===== Excerpt provided =====

Creating Strategies That Align With a New Market
The first step to building marketing strategies in today’s climate is to ensure that your initiatives for social engagement align with the way social content is consumed and shared. While this seems like an obvious strategy to many, you would be surprised to hear how many businesses build their social branding strategies based on what they have done previously for their traditional channels!

When it comes to determining the most effective placement for your logo, companies need to focus on three foundational pieces:

  • Developing Content that Carries
    Brands should always plan for their advertisements to have a second life on social. This requires examining not only how a logo will be consumed within a TV ad, but how that video will translate to viewers watching it on YouTube on their lunch break or as they scroll down their Instagram feed. While marketers should always make sure there is some sort of hook to draw viewers in, they should also be sure to ask themselves, if someone was to watch the first five seconds of this clip would they be aware of the brand? In many cases, companies will put out an entertaining video that earns thousands of views across social media, but the comparative brand exposure they receive is relatively small. This is because viewers are watching content in short clips before switching to something else and, in many cases, miss the branding all together!

    In the same realm, companies also need to find a balance when it comes to making their logo relevant within an ad. This involves toeing the line between a logo being too in the background or being so forward that the ad becomes more of a hard-sell than fun social content. In these cases, companies need to find ways to insert a logo that are relevant based on the scenario that is being portrayed. A great example of this has been seen with Old Spice’s “The Man Your Man Could Smell Like” campaign. While Old Spice is a well-established brand, greener companies can take notes from how they were able to strategically create fun and engaging content that was continually attached to the brand. Regardless of how long a viewer spent watching a specific video of the old spice man, they caught a glimpse of the logo and immediately related the content back to the brand. This was also done without a heavy direct sell in the ads, even though they did include the actual product!

=====

-- Requirement 1 --
In the marketing strategies text, which Old Spice campaign is cited as an example of keeping content attached to the brand?
-- Requirement 2 --
Please translate this sentence from the marketing strategies text into Spanish: "Brands should always plan for their advertisements to have a second life on social."

===== Recorded information =====

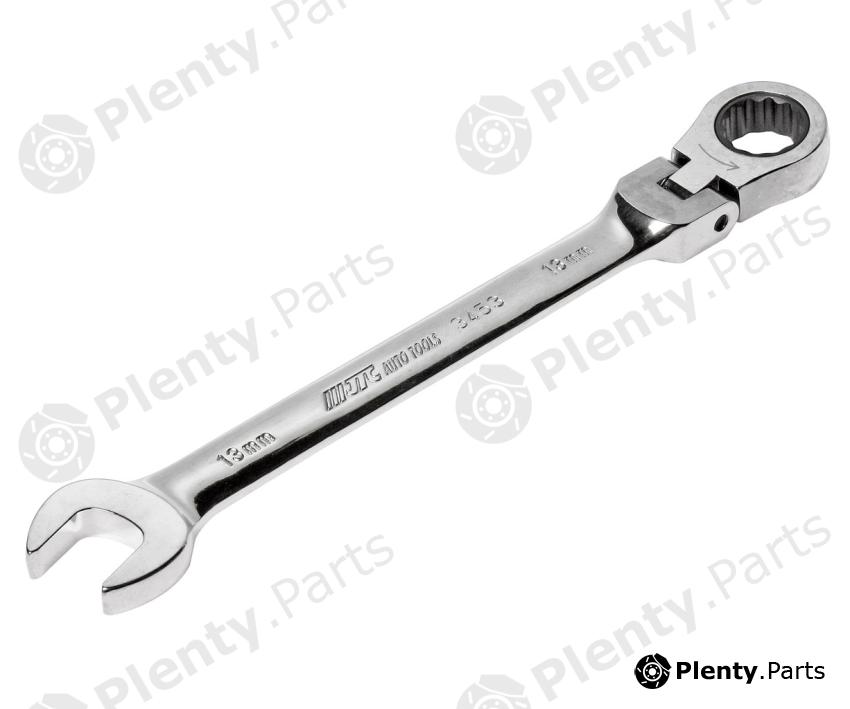  JTC part JTC-3453 (JTC3453) Flexible Combination Gear Wrench 13mm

=====

-- Response box 1 --
"The Man Your Man Could Smell Like" campaign.

-- Response box 2 --
Las marcas siempre deberían planificar que sus anuncios tengan una segunda vida en las redes sociales.